Pourquoi un Gilet jaune s'est fait saisir ses appartements pour payer des dégradations avant même d'avoir été jugé ?

Justice
À LA LOUPE - Deux hommes ont été mis en examen et placés en détention provisoire pour avoir détruit des équipements le long de l'autoroute A8 dans le Var dont des radars automatiques. L'un d'entre eux a fait l'objet d'une saisie à hauteur de 175.000 euros, avant même d'avoir été condamné. Une première dans le cadre du mouvement des Gilets jaunes.

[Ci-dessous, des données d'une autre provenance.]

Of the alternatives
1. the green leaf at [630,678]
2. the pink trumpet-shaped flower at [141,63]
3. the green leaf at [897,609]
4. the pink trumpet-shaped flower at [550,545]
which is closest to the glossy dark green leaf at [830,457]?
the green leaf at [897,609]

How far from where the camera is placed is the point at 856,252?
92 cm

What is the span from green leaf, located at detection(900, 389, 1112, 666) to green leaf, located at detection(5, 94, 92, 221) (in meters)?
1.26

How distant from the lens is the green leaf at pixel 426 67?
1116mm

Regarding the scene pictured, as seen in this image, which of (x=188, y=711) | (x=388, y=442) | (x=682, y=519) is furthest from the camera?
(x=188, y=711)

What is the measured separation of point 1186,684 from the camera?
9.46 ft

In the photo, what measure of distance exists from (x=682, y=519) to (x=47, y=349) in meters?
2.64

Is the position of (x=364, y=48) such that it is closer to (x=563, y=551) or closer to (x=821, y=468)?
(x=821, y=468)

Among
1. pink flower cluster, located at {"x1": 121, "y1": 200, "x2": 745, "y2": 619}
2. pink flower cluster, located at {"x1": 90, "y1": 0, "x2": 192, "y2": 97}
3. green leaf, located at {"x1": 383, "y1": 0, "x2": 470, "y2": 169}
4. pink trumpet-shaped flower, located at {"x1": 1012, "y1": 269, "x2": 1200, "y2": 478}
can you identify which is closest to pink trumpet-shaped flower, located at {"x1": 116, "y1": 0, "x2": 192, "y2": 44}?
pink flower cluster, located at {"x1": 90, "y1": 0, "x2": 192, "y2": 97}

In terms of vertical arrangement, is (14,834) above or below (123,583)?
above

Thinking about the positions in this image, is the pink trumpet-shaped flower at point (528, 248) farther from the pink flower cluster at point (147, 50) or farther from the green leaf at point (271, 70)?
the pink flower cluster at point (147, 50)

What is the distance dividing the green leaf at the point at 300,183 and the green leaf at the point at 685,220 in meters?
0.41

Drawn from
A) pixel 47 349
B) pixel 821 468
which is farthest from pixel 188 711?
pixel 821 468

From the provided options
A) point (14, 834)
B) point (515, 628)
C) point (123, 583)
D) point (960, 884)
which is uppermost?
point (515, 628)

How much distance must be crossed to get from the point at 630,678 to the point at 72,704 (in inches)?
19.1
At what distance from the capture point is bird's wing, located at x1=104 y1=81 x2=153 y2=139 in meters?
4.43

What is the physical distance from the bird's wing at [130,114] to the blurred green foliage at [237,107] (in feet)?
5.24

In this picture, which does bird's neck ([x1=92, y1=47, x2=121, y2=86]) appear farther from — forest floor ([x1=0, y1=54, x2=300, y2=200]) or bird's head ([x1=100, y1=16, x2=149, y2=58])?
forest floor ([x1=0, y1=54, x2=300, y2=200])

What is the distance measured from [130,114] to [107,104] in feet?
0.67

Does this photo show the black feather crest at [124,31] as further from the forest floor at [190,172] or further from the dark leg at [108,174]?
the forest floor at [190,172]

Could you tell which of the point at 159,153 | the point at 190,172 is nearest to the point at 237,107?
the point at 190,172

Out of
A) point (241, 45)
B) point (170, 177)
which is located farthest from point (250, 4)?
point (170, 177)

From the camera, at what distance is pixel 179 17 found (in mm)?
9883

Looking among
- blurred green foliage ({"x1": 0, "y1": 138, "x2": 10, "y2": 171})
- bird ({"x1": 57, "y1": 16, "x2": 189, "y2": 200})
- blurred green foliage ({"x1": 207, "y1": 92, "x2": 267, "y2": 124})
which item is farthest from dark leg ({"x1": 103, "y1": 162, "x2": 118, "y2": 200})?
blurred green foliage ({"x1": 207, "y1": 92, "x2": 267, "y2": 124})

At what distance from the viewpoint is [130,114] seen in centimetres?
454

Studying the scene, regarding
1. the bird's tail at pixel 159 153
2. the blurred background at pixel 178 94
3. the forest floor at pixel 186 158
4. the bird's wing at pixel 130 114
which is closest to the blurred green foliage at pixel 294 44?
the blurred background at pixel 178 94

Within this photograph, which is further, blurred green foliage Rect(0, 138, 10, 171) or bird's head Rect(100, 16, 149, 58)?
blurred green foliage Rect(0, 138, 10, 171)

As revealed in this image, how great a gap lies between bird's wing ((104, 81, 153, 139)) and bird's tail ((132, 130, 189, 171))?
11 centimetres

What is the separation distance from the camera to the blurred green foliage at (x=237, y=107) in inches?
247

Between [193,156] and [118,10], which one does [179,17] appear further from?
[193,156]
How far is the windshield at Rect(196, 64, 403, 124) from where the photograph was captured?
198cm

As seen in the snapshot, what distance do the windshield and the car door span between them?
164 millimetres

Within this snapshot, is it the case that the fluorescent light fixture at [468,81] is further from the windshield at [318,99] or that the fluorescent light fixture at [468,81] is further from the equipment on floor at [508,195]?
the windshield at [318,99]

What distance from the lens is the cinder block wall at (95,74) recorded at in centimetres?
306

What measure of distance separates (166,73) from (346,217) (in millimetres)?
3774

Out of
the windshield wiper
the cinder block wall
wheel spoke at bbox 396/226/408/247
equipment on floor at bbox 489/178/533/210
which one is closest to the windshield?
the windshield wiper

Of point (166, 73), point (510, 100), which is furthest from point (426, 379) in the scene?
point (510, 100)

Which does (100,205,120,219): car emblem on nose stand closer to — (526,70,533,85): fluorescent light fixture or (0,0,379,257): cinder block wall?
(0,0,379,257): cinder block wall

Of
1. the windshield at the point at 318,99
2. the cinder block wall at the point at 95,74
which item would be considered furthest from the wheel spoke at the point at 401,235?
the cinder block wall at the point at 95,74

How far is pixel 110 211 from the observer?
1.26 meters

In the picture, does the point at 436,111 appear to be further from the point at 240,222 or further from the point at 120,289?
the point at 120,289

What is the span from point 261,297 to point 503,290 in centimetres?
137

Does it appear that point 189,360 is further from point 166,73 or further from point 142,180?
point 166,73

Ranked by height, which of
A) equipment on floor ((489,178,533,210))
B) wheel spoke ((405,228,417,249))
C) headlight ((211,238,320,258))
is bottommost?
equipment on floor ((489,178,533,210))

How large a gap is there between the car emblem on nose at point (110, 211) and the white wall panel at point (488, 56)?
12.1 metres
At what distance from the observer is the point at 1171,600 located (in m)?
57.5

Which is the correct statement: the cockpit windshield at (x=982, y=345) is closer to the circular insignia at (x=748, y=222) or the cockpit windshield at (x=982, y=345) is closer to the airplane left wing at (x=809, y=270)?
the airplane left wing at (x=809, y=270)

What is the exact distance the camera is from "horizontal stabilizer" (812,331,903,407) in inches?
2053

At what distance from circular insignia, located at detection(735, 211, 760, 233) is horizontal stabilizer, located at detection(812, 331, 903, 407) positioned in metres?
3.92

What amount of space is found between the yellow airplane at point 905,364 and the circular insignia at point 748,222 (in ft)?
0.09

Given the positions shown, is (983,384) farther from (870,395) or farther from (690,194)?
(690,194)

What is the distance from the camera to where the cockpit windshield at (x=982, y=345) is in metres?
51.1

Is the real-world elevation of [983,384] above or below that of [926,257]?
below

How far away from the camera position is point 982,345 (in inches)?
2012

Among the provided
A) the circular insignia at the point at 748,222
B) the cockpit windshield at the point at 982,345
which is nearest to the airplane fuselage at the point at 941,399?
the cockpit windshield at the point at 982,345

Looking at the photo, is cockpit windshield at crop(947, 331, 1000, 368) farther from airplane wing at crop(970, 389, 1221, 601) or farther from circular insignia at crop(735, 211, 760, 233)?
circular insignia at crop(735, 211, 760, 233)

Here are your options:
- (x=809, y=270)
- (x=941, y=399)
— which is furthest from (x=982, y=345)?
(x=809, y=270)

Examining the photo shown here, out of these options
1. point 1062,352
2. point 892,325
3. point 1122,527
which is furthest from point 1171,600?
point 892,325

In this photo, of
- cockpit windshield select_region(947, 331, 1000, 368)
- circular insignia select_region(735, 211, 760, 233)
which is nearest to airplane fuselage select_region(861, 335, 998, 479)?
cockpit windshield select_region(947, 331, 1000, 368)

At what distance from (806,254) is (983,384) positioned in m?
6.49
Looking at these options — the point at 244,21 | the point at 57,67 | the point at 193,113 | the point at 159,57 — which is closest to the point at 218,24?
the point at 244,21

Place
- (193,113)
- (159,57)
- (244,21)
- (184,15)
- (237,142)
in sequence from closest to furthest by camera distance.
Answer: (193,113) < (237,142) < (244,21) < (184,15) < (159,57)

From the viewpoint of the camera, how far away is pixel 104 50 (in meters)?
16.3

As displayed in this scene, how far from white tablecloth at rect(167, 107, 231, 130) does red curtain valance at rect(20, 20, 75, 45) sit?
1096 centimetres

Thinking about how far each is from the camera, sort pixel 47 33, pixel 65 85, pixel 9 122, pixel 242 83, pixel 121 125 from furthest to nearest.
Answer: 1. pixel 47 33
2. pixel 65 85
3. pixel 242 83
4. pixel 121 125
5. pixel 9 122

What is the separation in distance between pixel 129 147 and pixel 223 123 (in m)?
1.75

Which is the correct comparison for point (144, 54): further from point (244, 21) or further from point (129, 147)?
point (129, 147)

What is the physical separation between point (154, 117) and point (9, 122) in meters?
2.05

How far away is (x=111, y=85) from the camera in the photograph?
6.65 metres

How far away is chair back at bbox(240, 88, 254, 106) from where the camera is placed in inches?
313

Deux Gilets jaunes ont été interpellés ce 13 mai, pour destruction par incendie en bande organisée. La justice leur reproche d'avoir détruit et incendié, entre le 26 décembre et le 8 mars dernier, huit équipements publics le long de l'autoroute A8 dans le Var, dont une station-service Hyper U aux Arcs et des radars automatiques. Les enquêteurs de la brigade de  recherches de Draguignan ont pu identifier un premier auteur grâce à la vidéosurveillance de la station service. Ils ont ensuite pu relier cet homme, déjà connu des services de police pour recel, à d'autres délits et retrouver son complice.


L'affaire a été révélée par le journal Le Point, et confirmée à LCI par une source proche du dossier. Après leur garde à vue, les deux hommes ont été mis en examen et placés en détention provisoire cette semaine. Ce qui dénote dans cette affaire, c'est que le juge d'instruction a requis une ordonnance de saisie à la hauteur de la valeur du patrimoine de l'un des deux interpellés, soit 175.000 euros, avant même qu'une condamnation n'ait eu lieu. Selon nos confrères, le suspect est propriétaires de trois appartements achetés à crédit. 


Il s'agit là d'une première dans le cadre du mouvement des Gilets jaunes. Comment l'expliquer ? Pour y répondre, nous nous sommes tournés vers l'avocat Thierry Vallat, spécialiste des questions d'immobilier.

"Cela peut paraître surprenant, reconnait-il, mais il est effectivement possible de bloquer des avoirs de manière non contradictoire, avant que le suspect ne soit condamné et même avant qu'il ne soit mis en examen." Cette nouvelle possibilité, mise en place en 2010 vise à faciliter la saisie et la confiscation en matière pénale. 


"Cette saisie préalable permet d'éviter que le suspect n'organise son insolvabilité. Cette mesure est principalement utilisée dans le cas de fraudes fiscales. Le parquet financier le fait régulièrement, pour éviter par exemple qu'une personne ne transfère ses avoirs dans un trust ou un paradis fiscal." Cette saisie à titre conservatoire peut concerner des comptes en banques, des voitures ou dans le cas présent des biens immobiliers. "On s'est aligné sur ce qui existait déjà au niveau civil", poursuit l'avocat.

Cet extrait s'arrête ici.